An application of changepoint methods in studying the effect of age on survival in breast cancer

https://doi.org/10.1016/S0167-9473(98)00096-6Get rights and content

Abstract

The role of age in prognostic studies in breast cancer remains to be clearly established. There is reasonable agreement that younger patients have higher risk of an unfavorable outcome but there is little agreement on the precise nature of the relationship between age and prognosis. A first step in studying any such relationship can be based on the division of patients into two groups: a high risk and a low risk group. A simple and popular classification rule consists in determining a cutoff value of the continuous variable age. How to choose the actual cutoff however is not a straightforward problem (Lausen and Schumacher Biometrics 48 (1992) 73–75; Comput. Statist. Data Anal. 21 (1996) 307–326; Altman et al., J. Natl. Cancer Institute 86 (1994) 829–835). We address this problem in a way similar to that of Lausen and Schumacher by showing that the asymptotic distribution of a re-scaled rank statistic is the same as the distribution of the Brownian bridge. Our approach avoids arbitrarily eliminating potential cutpoints near the extremities. The maximisation of the proposed statistic enables estimation of a cutpoint and the calculation of its significance. The statistical problem is presented in the general case and is detailed in the case of survival analysis with censored data. Simulations suggest our approach to have smaller bias and greater power in certain situations than that of Lausen and Schumacher. We present a Monte-Carlo study and an illustration of the approach in a study on the effect of age at diagnosis and subsequent survival in breast cancer.

Introduction

In clinical and epidemiological studies, the quantification of the effect of a continuously measured prognostic factor is not straightforward. A variable measured on a continuous scale may have prognostic significance concerning survival time, but the form of its effect may be non linear, as opposed to that which is often implied by the model, and generally not easy to evaluate.
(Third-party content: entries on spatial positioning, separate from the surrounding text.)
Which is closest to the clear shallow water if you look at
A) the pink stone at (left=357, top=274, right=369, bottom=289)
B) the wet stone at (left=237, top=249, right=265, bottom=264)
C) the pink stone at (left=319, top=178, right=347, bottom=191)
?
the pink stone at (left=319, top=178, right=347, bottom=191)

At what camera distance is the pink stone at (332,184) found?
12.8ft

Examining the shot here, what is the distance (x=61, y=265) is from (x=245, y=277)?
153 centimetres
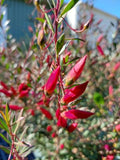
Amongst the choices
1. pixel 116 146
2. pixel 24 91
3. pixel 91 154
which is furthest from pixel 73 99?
pixel 91 154

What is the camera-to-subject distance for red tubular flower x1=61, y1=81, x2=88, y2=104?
36cm

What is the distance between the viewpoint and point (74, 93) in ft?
1.20

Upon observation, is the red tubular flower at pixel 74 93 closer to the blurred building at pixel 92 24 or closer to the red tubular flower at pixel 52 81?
the red tubular flower at pixel 52 81

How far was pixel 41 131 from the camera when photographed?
3.93ft

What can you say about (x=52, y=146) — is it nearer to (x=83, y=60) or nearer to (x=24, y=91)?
(x=24, y=91)

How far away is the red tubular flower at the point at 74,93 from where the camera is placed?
36cm

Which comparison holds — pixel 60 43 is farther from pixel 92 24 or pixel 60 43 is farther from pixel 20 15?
pixel 20 15

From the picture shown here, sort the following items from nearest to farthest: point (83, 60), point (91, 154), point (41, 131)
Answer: point (83, 60), point (91, 154), point (41, 131)

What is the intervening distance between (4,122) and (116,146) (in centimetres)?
54

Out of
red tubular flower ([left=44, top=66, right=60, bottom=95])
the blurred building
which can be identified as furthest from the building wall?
red tubular flower ([left=44, top=66, right=60, bottom=95])

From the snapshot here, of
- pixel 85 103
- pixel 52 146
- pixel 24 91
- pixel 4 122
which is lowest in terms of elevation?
pixel 52 146

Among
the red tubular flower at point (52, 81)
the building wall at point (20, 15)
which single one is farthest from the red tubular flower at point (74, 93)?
the building wall at point (20, 15)

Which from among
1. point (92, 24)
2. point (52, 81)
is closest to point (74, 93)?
point (52, 81)

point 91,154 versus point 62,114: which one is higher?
point 62,114
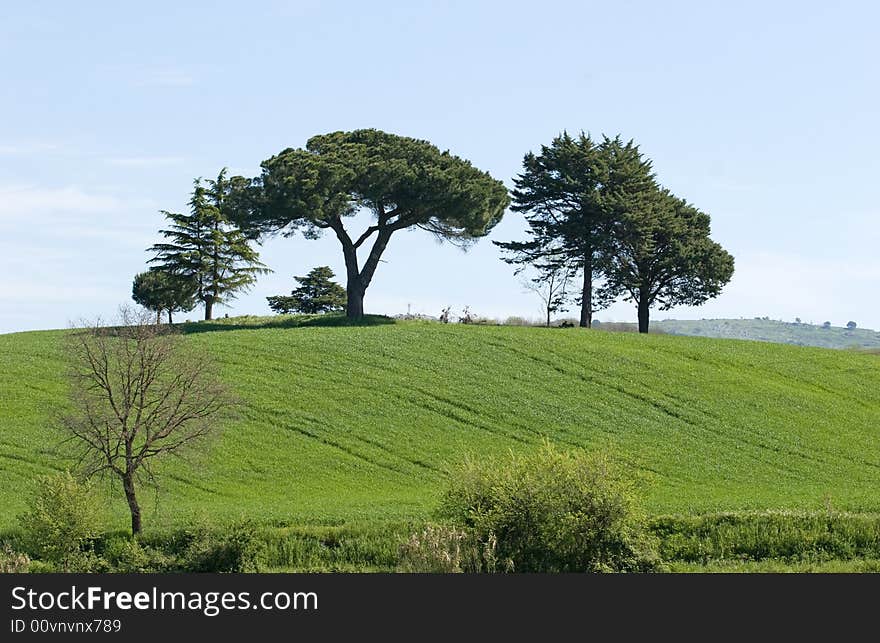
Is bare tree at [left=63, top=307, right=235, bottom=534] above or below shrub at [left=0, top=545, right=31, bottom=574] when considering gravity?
above

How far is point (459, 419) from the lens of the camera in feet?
177

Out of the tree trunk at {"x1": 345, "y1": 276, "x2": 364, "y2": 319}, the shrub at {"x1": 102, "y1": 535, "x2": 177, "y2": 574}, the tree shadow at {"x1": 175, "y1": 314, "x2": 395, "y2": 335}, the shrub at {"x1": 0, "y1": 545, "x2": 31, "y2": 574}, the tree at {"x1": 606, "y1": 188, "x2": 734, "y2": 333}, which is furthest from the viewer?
the tree at {"x1": 606, "y1": 188, "x2": 734, "y2": 333}

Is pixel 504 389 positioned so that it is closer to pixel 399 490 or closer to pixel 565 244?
pixel 399 490

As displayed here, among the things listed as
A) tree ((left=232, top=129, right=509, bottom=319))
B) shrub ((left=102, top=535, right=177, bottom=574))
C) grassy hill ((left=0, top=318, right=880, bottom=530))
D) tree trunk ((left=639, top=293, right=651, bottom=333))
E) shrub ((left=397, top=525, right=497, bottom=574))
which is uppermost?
tree ((left=232, top=129, right=509, bottom=319))

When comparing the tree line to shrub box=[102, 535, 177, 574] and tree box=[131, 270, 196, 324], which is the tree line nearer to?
tree box=[131, 270, 196, 324]

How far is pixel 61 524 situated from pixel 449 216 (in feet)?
171

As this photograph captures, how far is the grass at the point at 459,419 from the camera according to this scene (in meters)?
41.7

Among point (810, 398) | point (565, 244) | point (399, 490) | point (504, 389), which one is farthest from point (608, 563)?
point (565, 244)

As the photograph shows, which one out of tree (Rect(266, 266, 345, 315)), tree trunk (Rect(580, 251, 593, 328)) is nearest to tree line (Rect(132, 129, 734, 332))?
tree trunk (Rect(580, 251, 593, 328))

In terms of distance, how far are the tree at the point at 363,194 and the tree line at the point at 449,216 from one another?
94mm

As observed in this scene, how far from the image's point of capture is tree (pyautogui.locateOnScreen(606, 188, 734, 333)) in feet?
292

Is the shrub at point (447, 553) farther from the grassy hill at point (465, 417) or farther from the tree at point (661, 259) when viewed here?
the tree at point (661, 259)

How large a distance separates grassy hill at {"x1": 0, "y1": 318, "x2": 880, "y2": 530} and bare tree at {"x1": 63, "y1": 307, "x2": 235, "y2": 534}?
2.25m

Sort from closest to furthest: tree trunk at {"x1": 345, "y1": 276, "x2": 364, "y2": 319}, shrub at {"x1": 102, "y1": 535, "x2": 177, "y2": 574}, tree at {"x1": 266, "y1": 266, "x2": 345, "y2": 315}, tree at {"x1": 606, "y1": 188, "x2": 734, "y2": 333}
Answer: shrub at {"x1": 102, "y1": 535, "x2": 177, "y2": 574} < tree trunk at {"x1": 345, "y1": 276, "x2": 364, "y2": 319} < tree at {"x1": 606, "y1": 188, "x2": 734, "y2": 333} < tree at {"x1": 266, "y1": 266, "x2": 345, "y2": 315}
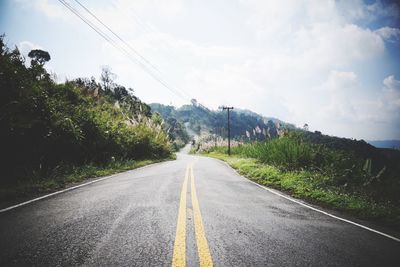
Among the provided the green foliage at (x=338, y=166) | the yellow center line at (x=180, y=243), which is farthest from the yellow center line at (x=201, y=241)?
the green foliage at (x=338, y=166)

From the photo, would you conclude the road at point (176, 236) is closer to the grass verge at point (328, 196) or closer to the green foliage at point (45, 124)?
the grass verge at point (328, 196)

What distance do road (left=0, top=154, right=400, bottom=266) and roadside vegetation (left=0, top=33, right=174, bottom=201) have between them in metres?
2.93

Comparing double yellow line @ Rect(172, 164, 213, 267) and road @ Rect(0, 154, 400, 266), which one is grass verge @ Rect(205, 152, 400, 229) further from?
double yellow line @ Rect(172, 164, 213, 267)

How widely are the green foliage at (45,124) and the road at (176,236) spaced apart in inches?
119

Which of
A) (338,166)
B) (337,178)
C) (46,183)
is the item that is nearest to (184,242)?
(46,183)

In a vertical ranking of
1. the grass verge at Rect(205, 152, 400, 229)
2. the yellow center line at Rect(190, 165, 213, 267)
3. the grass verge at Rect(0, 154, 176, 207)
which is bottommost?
the grass verge at Rect(205, 152, 400, 229)

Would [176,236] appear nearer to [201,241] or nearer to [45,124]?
[201,241]

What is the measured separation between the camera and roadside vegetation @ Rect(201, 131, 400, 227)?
6.50 metres

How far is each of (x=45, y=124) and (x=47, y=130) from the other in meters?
0.22

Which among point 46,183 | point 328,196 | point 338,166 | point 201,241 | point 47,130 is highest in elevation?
point 47,130

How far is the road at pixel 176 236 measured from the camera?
2.84m

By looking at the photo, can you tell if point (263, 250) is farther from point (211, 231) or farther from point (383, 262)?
point (383, 262)

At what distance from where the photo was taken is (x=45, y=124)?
836 centimetres

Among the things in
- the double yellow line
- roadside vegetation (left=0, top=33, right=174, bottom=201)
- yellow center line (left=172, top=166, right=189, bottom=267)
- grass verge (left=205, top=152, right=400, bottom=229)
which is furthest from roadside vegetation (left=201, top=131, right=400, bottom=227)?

An attractive approach to problems in which we know little, apart from a reasonable assumption of monotonicity, concerning the relation between the covariable and survival, is to create two groups on the basis of a cutpoint. If the unknown relationship is indeed linear then information is lost but the analysis nonetheless maintains validity. This validity holds for any monotonic relationship so, whilst a changepoint approach is suboptimal, it is a useful alternative having wide generality when we do not have good reasons for pursuing some particular functional form.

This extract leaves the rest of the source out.